There’s nothing extraordinary about such an awakening, of course; in one form or another it is what we all must go through if we are to grow up. And yet I find myself returning again and again to my mother’s simple principle—“How would that make you feel?”—as a guidepost for my politics.
It’s not a question we ask ourselves enough, I think; as a country, we seem to be suffering from an empathy deficit. We wouldn’t tolerate schools that don’t teach, that are chronically underfunded and understaffed and underinspired, if we thought that the children in them were like our children. It’s hard to imagine the CEO of a company giving himself a multimillion-dollar bonus while cutting health-care coverage for his workers if he thought they were in some sense his equals. And it’s safe to assume that those in power would think longer and harder about launching a war if they envisioned their own sons and daughters in harm’s way.
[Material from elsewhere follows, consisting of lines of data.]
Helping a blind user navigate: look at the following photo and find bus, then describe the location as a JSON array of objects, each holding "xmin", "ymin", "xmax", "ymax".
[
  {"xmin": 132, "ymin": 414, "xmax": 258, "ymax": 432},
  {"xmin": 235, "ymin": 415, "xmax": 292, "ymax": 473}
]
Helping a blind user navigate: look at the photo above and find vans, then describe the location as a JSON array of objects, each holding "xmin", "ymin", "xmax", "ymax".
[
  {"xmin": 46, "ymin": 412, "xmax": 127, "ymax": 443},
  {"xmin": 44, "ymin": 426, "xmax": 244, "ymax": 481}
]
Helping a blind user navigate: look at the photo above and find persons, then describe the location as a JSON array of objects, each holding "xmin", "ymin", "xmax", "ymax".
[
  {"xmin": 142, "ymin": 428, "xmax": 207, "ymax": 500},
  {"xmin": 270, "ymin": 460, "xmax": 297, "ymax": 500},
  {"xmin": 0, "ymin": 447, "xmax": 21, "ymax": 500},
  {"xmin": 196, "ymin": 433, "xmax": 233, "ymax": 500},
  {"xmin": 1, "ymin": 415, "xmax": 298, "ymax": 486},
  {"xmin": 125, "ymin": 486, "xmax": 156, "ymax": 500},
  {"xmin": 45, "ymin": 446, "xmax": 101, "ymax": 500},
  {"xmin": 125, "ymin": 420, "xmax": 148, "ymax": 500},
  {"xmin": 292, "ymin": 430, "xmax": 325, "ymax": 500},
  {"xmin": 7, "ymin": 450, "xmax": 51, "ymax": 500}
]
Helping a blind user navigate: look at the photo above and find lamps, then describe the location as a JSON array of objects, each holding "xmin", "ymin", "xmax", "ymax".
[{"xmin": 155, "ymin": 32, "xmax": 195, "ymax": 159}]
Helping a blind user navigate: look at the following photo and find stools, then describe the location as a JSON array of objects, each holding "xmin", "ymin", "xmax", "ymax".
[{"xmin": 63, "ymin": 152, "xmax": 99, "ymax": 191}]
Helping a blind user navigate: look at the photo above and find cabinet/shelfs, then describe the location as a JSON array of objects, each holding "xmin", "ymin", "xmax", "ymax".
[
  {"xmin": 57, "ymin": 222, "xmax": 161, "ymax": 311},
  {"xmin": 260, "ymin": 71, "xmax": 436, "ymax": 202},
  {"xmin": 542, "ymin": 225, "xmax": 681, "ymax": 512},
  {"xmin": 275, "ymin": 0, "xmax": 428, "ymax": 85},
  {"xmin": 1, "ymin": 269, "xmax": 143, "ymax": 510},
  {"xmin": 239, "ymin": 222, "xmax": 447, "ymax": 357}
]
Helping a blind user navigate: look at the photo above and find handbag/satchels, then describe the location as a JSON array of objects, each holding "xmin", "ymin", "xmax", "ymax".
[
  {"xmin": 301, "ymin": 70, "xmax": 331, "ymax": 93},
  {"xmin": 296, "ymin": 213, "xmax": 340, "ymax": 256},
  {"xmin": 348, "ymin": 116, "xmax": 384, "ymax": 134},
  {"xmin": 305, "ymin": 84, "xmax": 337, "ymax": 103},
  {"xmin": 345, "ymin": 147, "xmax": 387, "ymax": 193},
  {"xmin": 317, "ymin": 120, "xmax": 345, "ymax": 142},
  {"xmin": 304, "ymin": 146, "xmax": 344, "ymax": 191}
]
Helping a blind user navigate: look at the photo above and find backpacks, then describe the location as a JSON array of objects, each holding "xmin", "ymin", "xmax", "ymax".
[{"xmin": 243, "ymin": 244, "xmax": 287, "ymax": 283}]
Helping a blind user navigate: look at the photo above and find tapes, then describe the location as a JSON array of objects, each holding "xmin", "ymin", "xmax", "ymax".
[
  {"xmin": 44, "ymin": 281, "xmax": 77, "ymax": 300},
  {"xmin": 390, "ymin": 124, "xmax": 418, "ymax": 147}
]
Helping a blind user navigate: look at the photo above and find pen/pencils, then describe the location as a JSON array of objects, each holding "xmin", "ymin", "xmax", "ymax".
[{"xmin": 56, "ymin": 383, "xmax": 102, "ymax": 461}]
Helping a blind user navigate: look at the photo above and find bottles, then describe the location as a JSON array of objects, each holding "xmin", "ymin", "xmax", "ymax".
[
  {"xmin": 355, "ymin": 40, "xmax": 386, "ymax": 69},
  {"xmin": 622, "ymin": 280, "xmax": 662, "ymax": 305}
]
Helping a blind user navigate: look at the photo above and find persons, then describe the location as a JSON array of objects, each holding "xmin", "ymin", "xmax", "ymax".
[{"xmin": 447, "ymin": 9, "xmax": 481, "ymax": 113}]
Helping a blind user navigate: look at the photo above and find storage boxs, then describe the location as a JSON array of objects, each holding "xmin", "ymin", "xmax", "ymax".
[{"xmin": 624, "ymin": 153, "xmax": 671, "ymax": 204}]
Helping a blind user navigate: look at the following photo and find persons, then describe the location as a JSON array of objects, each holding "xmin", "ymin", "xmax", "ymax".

I believe a stronger sense of empathy would tilt the balance of our current politics in favor of those people who are struggling in this society. After all, if they are like us, then their struggles are our own. If we fail to help, we diminish ourselves.
But that does not mean that those who are struggling—or those of us who claim to speak for those who are struggling—are thereby freed from trying to understand the perspectives of those who are better off. Black leaders need to appreciate the legitimate fears that may cause some whites to resist affirmative action. Union representatives can’t afford not to understand the competitive pressures their employers may be under. I am obligated to try to see the world through George Bush’s eyes, no matter how much I may disagree with him. That’s what empathy does—it calls us all to task, the conservative and the liberal, the powerful and the powerless, the oppressed and the oppressor. We are all shaken out of our complacency. We are all forced beyond our limited vision.
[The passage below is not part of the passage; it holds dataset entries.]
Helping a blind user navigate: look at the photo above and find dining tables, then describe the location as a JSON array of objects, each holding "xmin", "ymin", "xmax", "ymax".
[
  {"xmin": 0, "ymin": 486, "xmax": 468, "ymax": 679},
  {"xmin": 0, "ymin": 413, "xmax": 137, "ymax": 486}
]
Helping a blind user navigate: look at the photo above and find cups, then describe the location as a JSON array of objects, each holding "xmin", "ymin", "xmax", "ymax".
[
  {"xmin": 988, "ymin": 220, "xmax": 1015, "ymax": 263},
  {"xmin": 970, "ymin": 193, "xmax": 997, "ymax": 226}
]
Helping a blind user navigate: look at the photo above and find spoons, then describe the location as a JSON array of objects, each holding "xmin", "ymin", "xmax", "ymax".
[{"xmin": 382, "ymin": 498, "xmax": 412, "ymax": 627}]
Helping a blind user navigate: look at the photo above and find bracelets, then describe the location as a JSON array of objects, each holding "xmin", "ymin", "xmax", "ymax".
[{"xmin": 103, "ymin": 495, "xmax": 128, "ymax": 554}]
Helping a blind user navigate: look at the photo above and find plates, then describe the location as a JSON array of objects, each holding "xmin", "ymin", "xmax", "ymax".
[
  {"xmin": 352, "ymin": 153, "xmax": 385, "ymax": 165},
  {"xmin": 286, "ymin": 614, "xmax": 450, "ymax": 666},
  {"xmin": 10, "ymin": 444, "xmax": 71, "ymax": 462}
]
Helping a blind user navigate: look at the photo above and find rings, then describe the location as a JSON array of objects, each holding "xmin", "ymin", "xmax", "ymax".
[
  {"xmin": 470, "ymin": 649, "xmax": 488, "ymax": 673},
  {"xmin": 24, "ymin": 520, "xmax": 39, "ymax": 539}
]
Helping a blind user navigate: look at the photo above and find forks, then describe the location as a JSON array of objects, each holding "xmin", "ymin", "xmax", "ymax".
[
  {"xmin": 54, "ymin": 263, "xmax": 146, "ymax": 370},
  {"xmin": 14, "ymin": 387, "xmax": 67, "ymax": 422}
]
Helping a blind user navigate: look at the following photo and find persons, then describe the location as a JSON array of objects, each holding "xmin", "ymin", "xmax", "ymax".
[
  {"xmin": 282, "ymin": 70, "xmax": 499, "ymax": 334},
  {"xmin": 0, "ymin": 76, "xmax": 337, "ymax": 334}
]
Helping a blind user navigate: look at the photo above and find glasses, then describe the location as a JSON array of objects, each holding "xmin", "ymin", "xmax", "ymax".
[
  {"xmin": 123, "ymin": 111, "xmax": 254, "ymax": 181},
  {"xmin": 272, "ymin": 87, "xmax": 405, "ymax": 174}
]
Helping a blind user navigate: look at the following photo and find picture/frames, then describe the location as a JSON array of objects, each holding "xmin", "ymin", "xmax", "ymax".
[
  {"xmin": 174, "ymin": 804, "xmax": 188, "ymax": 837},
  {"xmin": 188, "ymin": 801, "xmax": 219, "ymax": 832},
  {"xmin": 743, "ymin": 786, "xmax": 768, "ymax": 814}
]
No one is exempt from the call to find common ground.
Of course, in the end a sense of mutual understanding isn’t enough. After all, talk is cheap; like any value, empathy must be acted upon. When I was a community organizer back in the eighties, I would often challenge neighborhood leaders by asking them where they put their time, energy, and money. Those are the true tests of what we value, I’d tell them, regardless of what we like to tell ourselves. If we aren’t willing to pay a price for our values, if we aren’t willing to make some sacrifices in order to realize them, then we should ask ourselves whether we truly believe in them at all.
By these standards at least, it sometimes appears that Americans today value nothing so much as being rich, thin, young, famous, safe, and entertained. We say we value the legacy we leave the next generation and then saddle that generation with mountains of debt. We say we believe in equal opportunity but then stand idle while millions of American children languish in poverty. We insist that we value family, but then structure our economy and organize our lives so as to ensure that our families get less and less of our time.
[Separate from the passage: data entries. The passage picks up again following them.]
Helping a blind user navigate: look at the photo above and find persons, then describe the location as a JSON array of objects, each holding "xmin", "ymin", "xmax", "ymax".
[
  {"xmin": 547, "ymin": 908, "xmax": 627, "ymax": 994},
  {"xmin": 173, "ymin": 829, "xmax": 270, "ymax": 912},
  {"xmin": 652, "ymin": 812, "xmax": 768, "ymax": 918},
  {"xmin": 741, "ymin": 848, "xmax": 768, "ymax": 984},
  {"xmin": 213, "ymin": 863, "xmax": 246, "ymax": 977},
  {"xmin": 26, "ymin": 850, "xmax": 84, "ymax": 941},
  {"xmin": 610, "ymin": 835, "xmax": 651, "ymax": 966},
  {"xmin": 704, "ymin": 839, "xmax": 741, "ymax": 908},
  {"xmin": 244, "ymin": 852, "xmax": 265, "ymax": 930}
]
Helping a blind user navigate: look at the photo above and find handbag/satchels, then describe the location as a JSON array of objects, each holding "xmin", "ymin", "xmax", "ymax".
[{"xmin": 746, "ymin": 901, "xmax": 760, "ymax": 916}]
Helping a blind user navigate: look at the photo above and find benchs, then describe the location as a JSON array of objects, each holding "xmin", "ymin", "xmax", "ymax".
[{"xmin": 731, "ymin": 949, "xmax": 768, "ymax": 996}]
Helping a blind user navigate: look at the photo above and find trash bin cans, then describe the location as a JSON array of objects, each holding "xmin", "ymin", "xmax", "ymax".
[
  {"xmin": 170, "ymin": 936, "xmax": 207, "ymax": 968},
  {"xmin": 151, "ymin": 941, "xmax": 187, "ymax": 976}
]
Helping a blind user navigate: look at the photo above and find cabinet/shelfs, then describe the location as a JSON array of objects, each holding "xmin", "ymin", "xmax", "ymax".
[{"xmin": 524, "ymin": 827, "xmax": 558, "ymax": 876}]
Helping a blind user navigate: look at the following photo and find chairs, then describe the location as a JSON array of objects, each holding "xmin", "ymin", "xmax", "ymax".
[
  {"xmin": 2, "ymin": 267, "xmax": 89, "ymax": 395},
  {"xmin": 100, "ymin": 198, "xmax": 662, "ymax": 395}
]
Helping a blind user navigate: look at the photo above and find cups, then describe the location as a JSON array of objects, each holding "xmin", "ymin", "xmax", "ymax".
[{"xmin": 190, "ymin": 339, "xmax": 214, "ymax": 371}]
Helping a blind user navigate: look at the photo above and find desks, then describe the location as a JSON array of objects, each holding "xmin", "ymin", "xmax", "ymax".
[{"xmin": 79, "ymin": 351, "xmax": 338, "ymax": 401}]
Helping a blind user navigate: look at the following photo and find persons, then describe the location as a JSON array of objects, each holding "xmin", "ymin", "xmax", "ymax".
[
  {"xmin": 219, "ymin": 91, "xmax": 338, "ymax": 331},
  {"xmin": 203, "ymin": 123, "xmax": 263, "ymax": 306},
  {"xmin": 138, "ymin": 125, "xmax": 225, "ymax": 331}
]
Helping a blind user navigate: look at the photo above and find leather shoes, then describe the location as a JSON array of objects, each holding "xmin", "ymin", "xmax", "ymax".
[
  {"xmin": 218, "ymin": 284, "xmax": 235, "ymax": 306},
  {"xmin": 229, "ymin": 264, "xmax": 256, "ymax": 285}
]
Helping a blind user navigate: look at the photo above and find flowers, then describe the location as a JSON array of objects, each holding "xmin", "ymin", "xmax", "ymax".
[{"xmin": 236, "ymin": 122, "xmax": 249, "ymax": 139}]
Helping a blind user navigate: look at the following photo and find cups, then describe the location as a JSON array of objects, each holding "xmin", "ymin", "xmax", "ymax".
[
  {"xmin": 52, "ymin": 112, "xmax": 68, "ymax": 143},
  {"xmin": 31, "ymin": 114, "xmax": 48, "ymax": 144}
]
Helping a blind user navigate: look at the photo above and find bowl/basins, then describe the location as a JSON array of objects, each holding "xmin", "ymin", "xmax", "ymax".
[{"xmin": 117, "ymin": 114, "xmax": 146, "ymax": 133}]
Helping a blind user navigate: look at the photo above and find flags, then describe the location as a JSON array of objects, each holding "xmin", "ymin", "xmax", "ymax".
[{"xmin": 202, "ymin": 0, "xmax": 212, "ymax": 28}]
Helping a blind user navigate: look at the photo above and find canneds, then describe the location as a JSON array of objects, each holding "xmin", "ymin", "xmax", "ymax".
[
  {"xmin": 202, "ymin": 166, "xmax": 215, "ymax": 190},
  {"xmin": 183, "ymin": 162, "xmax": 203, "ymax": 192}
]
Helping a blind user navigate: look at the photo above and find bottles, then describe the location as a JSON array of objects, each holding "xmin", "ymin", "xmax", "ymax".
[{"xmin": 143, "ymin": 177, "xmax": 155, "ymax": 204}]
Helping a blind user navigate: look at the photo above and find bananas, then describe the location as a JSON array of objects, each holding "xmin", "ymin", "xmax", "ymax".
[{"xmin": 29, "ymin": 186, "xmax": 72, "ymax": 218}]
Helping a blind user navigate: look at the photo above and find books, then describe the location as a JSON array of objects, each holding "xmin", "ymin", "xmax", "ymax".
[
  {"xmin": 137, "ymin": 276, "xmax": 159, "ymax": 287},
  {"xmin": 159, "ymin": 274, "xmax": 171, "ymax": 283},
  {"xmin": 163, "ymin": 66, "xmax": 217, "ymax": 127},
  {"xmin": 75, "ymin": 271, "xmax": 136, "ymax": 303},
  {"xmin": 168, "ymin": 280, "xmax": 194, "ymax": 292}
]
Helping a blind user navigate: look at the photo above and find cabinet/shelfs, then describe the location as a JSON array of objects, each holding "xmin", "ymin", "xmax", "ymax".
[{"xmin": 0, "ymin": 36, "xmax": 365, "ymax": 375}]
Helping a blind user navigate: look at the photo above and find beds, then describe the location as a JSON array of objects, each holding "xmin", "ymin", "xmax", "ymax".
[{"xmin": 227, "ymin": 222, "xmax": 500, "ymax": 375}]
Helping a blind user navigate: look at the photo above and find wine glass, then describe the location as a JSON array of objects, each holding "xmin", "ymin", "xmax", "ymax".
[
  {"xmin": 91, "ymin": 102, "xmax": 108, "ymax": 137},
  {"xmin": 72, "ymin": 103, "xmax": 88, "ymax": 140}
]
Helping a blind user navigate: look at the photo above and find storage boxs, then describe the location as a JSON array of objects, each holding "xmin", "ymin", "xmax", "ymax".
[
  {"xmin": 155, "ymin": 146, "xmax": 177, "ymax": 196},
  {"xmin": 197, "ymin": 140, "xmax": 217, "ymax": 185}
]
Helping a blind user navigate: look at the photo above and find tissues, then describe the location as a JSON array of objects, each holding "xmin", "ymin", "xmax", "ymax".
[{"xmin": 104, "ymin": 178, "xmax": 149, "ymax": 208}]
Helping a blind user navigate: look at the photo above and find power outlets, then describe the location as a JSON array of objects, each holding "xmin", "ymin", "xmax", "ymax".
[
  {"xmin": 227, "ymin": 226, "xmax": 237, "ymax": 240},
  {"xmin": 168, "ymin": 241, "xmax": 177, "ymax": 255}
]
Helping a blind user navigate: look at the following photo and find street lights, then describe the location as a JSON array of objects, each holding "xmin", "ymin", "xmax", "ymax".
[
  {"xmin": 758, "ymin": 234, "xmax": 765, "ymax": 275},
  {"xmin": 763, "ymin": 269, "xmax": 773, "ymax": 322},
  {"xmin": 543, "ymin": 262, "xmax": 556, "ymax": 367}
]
And yet a part of us knows better. We hang on to our values, even if they seem at times tarnished and worn; even if, as a nation and in our own lives, we have betrayed them more often than we care to remember. What else is there to guide us? Those values are our inheritance, what makes us who we are as a people. And although we recognize that they are subject to challenge, can be poked and prodded and debunked and turned inside out by intellectuals and cultural critics, they have proven to be both surprisingly durable and surprisingly constant across classes, and races, and faiths, and generations. We can make claims on their behalf, so long as we understand that our values must be tested against fact and experience, so long as we recall that they demand deeds and not just words.
To do otherwise would be to relinquish our best selves.